Description of the task = The expected output is the line bearing "Condicionado (SimonM Remix) (SimonM Remix)" followed by all remaining lines of the records, each restated word for word.

Data records =
=-=-=-=-=

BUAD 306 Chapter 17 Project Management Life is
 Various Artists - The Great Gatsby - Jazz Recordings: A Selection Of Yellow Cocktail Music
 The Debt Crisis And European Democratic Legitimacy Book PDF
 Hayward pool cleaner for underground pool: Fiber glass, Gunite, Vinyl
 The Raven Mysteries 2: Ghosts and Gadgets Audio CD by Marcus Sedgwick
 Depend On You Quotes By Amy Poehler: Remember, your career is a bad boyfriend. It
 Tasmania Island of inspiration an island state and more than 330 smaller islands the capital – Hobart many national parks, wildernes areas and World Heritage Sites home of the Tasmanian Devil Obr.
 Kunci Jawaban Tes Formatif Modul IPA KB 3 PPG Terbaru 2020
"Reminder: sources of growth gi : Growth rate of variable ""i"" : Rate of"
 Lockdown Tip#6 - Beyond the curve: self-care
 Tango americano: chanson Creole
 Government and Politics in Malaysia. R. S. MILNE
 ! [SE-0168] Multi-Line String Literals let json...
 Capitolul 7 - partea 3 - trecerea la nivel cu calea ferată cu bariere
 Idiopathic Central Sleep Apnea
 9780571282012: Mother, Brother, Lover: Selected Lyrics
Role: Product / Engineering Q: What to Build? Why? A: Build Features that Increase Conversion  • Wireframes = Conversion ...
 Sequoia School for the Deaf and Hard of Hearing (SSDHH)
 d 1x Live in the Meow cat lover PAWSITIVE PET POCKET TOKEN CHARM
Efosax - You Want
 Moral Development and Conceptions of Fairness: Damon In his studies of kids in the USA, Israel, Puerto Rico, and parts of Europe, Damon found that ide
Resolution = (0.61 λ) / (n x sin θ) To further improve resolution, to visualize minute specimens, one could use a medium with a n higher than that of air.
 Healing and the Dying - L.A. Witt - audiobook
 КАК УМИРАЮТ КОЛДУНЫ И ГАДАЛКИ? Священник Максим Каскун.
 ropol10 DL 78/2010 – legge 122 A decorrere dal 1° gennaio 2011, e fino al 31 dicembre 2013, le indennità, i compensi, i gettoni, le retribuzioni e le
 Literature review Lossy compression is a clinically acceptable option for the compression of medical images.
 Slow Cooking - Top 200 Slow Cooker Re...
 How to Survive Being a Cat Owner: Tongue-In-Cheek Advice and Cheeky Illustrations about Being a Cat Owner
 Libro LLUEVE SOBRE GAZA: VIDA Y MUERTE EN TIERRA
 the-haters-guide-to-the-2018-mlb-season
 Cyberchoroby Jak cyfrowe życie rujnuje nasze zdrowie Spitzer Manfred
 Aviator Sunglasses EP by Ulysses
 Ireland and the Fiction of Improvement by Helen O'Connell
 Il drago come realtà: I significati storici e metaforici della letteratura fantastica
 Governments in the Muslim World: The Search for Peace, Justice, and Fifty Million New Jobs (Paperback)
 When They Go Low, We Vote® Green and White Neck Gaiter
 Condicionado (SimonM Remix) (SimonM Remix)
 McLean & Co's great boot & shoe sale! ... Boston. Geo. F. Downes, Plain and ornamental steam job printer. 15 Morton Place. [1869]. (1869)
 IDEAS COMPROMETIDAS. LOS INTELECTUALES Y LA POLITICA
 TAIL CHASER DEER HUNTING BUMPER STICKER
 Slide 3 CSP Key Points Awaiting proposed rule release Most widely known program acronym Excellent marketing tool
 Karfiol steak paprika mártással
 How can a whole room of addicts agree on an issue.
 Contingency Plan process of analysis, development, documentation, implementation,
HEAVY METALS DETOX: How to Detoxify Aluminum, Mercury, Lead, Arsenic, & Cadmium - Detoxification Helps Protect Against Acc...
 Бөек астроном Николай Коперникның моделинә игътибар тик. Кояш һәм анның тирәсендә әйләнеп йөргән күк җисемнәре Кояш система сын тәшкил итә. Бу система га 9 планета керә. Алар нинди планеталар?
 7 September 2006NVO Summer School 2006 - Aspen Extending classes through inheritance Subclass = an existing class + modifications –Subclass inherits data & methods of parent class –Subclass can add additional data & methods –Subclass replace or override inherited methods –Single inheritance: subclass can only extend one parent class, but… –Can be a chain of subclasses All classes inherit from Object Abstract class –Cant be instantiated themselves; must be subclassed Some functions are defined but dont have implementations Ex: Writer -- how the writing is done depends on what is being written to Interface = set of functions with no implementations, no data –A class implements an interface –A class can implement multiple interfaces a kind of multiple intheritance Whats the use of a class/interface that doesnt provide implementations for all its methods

=-=-=-=-=

Solution for this task =
 Condicionado (SimonM Remix) (SimonM Remix)
 McLean & Co's great boot & shoe sale! ... Boston. Geo. F. Downes, Plain and ornamental steam job printer. 15 Morton Place. [1869]. (1869)
 IDEAS COMPROMETIDAS. LOS INTELECTUALES Y LA POLITICA
 TAIL CHASER DEER HUNTING BUMPER STICKER
 Slide 3 CSP Key Points Awaiting proposed rule release Most widely known program acronym Excellent marketing tool
 Karfiol steak paprika mártással
 How can a whole room of addicts agree on an issue.
 Contingency Plan process of analysis, development, documentation, implementation,
HEAVY METALS DETOX: How to Detoxify Aluminum, Mercury, Lead, Arsenic, & Cadmium - Detoxification Helps Protect Against Acc...
 Бөек астроном Николай Коперникның моделинә игътибар тик. Кояш һәм анның тирәсендә әйләнеп йөргән күк җисемнәре Кояш система сын тәшкил итә. Бу система га 9 планета керә. Алар нинди планеталар?
 7 September 2006NVO Summer School 2006 - Aspen Extending classes through inheritance Subclass = an existing class + modifications –Subclass inherits data & methods of parent class –Subclass can add additional data & methods –Subclass replace or override inherited methods –Single inheritance: subclass can only extend one parent class, but… –Can be a chain of subclasses All classes inherit from Object Abstract class –Cant be instantiated themselves; must be subclassed Some functions are defined but dont have implementations Ex: Writer -- how the writing is done depends on what is being written to Interface = set of functions with no implementations, no data –A class implements an interface –A class can implement multiple interfaces a kind of multiple intheritance Whats the use of a class/interface that doesnt provide implementations for all its methods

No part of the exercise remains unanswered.